Padahal sebelumnya, BPTJ telah meminta Pemerintah Kota (Pemkot) Bogor untuk mempersiapkan sarana prasarananya. Namun, Bima menegaskan bahwa Terminal Baranangsiang belum tentu jadi stasiun akhir. “Kata siapa?. Belum ada kepastian soal itu,” kata Bima, Selasa (16/07).
Menurut Bima, saat ini BPTJ tengah mengusulkan beberapa opsi selain di Terminal Baranangsianh dan wilayah Bogor Utara. “Sejauh ini belum ada.

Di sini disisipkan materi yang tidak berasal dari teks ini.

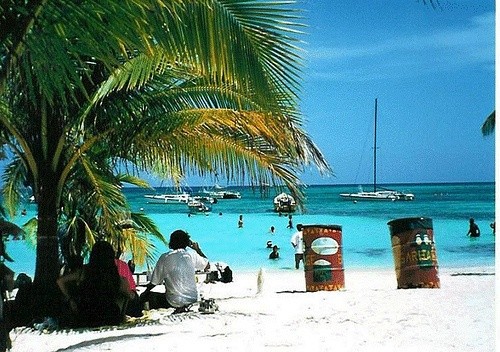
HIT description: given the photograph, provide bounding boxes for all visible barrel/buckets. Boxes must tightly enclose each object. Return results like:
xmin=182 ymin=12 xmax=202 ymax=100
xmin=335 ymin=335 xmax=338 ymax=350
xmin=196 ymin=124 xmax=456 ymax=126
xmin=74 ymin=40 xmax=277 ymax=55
xmin=388 ymin=217 xmax=440 ymax=289
xmin=301 ymin=225 xmax=345 ymax=291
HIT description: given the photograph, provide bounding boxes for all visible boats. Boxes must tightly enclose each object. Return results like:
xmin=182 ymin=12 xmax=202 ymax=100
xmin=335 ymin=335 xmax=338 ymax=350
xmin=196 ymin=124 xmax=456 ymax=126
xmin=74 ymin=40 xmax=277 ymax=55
xmin=144 ymin=192 xmax=191 ymax=203
xmin=187 ymin=196 xmax=212 ymax=212
xmin=274 ymin=192 xmax=297 ymax=212
xmin=203 ymin=188 xmax=241 ymax=199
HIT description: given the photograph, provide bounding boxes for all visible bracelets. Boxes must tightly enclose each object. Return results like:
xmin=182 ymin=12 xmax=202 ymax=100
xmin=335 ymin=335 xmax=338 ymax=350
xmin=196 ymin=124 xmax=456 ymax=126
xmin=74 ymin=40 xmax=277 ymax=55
xmin=67 ymin=297 xmax=72 ymax=302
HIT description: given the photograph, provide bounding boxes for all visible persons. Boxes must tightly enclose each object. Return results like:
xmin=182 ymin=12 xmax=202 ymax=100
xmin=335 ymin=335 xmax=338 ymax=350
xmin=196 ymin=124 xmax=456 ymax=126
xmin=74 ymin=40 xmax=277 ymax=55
xmin=287 ymin=215 xmax=294 ymax=229
xmin=269 ymin=246 xmax=280 ymax=260
xmin=56 ymin=241 xmax=135 ymax=327
xmin=490 ymin=220 xmax=495 ymax=233
xmin=238 ymin=215 xmax=243 ymax=228
xmin=1 ymin=265 xmax=15 ymax=352
xmin=140 ymin=230 xmax=210 ymax=308
xmin=291 ymin=224 xmax=305 ymax=269
xmin=114 ymin=257 xmax=142 ymax=318
xmin=270 ymin=227 xmax=274 ymax=232
xmin=267 ymin=241 xmax=272 ymax=248
xmin=466 ymin=217 xmax=480 ymax=237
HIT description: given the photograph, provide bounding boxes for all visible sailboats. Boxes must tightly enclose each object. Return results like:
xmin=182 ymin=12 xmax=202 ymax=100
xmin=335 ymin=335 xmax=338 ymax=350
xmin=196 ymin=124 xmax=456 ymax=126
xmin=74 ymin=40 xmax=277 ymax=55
xmin=339 ymin=98 xmax=414 ymax=201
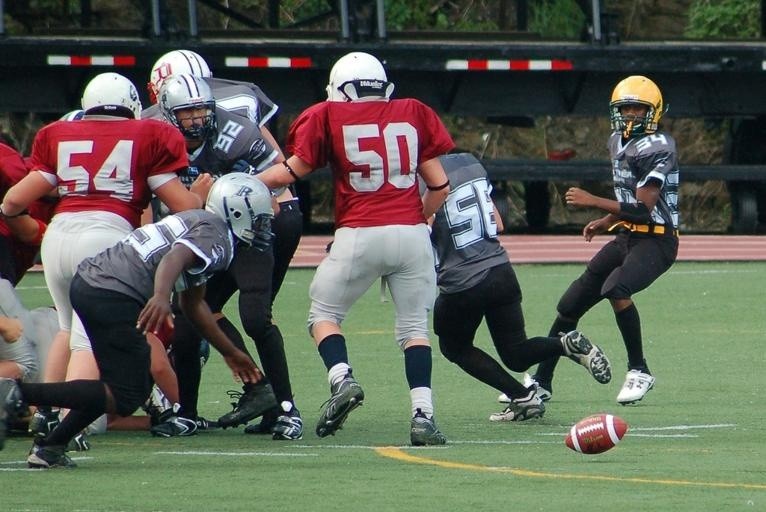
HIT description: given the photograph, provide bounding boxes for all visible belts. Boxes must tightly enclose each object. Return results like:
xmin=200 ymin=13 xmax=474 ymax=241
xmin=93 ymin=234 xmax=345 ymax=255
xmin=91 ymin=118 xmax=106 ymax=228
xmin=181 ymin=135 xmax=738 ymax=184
xmin=611 ymin=222 xmax=681 ymax=238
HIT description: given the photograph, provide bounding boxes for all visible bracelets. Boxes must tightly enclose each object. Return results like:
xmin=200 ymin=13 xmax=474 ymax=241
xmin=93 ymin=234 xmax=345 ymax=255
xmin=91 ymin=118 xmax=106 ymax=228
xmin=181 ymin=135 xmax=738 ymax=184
xmin=426 ymin=179 xmax=449 ymax=190
xmin=617 ymin=198 xmax=653 ymax=226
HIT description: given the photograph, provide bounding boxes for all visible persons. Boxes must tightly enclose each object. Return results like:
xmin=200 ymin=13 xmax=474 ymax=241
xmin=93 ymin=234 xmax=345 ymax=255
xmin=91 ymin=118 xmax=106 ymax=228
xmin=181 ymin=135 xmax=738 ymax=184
xmin=252 ymin=52 xmax=457 ymax=446
xmin=497 ymin=76 xmax=678 ymax=406
xmin=416 ymin=153 xmax=612 ymax=421
xmin=1 ymin=172 xmax=275 ymax=469
xmin=0 ymin=49 xmax=305 ymax=453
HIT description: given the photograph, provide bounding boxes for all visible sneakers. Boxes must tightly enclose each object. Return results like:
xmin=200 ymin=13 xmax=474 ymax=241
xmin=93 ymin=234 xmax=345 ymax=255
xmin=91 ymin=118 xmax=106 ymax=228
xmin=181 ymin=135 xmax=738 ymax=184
xmin=0 ymin=377 xmax=27 ymax=451
xmin=411 ymin=408 xmax=445 ymax=445
xmin=216 ymin=380 xmax=303 ymax=442
xmin=315 ymin=378 xmax=364 ymax=437
xmin=27 ymin=406 xmax=90 ymax=469
xmin=489 ymin=331 xmax=655 ymax=421
xmin=152 ymin=405 xmax=220 ymax=437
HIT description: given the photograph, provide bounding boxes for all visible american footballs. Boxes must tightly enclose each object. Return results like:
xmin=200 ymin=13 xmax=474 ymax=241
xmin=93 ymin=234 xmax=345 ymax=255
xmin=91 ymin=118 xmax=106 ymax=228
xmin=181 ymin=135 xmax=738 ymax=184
xmin=565 ymin=415 xmax=627 ymax=455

Lelang LRT juga baru dilakukan pada Oktober 2019. Itu kan baru usulan dari BPTJ,” tegas politisi PAN itu.
Masih kata Bima, bahwa status hukum Terminal Baranangsiang yang bertipe A saat ini menjadi milik pemerintah pusat, jadi tetap di pusat.
Ia mengaku telah konsultasi dengan Kemenko Maritim di kejaksaan, tapi kesepakatnya kembali diserahkan ke BPTJ.
Sementara itu, Anggota DPRD Fraksi Golkar, Yus Ruswandi mengatakan bahwa wajar apabila Walikota Bogor kurang sepakat apabila stasiun akhir LRT berada di Terminal Baranangsiang.
Sebab, saat ini Pemkot Bogor masih ada persoalan kontrak dengan PT PGI selaku pihak yang ditunjuk sebagai pengembang terminal tipe A tersebut.
“Memang kalau dipaksakan disana, bisa saja berujung kepada gugatan. Karena sampai sekarang kerjasama itu masih berlanjut,” katanya.
Selain itu, berdasarkan Perda Rencana Tata Ruang Wilayah (RTRW), terminal tipe A berada di Tanah Baru, sehingga wajar bila pemkot menginginkan agar stasiun akhir LRT ada di wilayah tersebut.
“Lahannya sudah dipersiapkan disana. Selain itu, di area tersebut juga bisa dibangun Park and ride, yang nantinya juga terhubung dengan BORR,” kata Yus.
Sehingga lanjut Politisi Golkar itu, orang-orang yang ingin ke Jakarta dapat memarkirkan kendaraannya disana, untuk memilih angkutan massal. “Apakah naik LRT atau bus,” pungkasnya.